Raw New Markdown
Generating updated version of doc...
Rendered New Markdown
Generating updated version of doc...
---
title: Transform data using Hadoop Pig activity
description: Learn how you can use the Pig Activity to run Pig scripts on an on-demand/your own HDInsight cluster with Azure Data Factory or Synapse Analytics.
titleSuffix: Azure Data Factory & Azure Synapse
ms.topic: conceptual
author: nabhishek
ms.author: abnarain
ms.custom: synapse
ms.date: 10/03/2024
ms.subservice: orchestration
---
# Transform data using Hadoop Pig activity in Azure Data Factory or Synapse Analytics
[!INCLUDE[appliesto-adf-asa-md](includes/appliesto-adf-asa-md.md)]
The HDInsight Pig activity in a Data Factory [pipeline](concepts-pipelines-activities.md) executes Pig queries on [your own](compute-linked-services.md#azure-hdinsight-linked-service) or [on-demand](compute-linked-services.md#azure-hdinsight-on-demand-linked-service) HDInsight cluster. This article builds on the [data transformation activities](transform-data.md) article, which presents a general overview of data transformation and the supported transformation activities.

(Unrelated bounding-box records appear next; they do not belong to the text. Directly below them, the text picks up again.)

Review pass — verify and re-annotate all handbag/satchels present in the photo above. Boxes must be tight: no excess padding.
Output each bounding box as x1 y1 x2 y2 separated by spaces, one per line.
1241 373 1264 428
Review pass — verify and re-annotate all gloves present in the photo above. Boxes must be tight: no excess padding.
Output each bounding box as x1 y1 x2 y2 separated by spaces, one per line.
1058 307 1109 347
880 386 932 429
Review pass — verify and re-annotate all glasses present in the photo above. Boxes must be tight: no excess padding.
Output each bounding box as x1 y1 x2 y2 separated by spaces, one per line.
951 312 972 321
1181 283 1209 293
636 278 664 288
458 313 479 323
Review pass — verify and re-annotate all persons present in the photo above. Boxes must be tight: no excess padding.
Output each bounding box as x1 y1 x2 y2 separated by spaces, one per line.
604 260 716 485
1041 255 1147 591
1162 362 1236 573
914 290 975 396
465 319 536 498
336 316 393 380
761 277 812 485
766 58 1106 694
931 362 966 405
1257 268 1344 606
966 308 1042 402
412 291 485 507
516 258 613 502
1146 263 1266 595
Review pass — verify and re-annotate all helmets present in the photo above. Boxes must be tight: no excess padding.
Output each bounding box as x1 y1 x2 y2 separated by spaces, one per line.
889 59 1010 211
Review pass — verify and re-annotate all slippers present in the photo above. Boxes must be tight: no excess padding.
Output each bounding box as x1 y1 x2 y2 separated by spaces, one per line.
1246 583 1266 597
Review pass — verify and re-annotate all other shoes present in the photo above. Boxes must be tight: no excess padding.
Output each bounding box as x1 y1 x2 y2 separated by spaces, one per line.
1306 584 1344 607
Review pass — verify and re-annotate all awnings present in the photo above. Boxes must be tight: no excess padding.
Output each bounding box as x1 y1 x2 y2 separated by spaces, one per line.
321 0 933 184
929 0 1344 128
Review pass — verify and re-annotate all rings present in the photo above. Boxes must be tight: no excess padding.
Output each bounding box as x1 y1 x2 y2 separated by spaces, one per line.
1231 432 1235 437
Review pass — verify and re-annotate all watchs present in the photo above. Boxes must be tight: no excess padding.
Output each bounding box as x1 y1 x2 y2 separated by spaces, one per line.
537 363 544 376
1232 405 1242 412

To learn more, read through the introduction to [Azure Data Factory](introduction.md) or [Synapse Analytics](../synapse-analytics/overview-what-is.md) and do the [Tutorial: transform data](tutorial-transform-data-spark-powershell.md) before reading this article.
## Add an HDInsight Pig activity to a pipeline with UI
To use an HDInsight Pig activity to a pipeline, complete the following steps:
1. Search for _Pig_ in the pipeline Activities pane, and drag a Pig activity to the pipeline canvas.
1. Select the new Pig activity on the canvas if it is not already selected.
1. Select the **HDI Cluster** tab to select or create a new linked service to an HDInsight cluster that will be used to execute the MapReduce activity.
:::image type="content" source="media/transform-data-using-hadoop-pig/pig-activity.png" alt-text="Shows the UI for a Pig activity.":::
1. Select the **Script** tab to select or create a new script linked service to an Azure Storage location where your script will be hosted. Specify a class name to be executed there, and a file path within the storage location. You can also configure advanced details including debugging configuration, and arguments and parameters to be passed to the script.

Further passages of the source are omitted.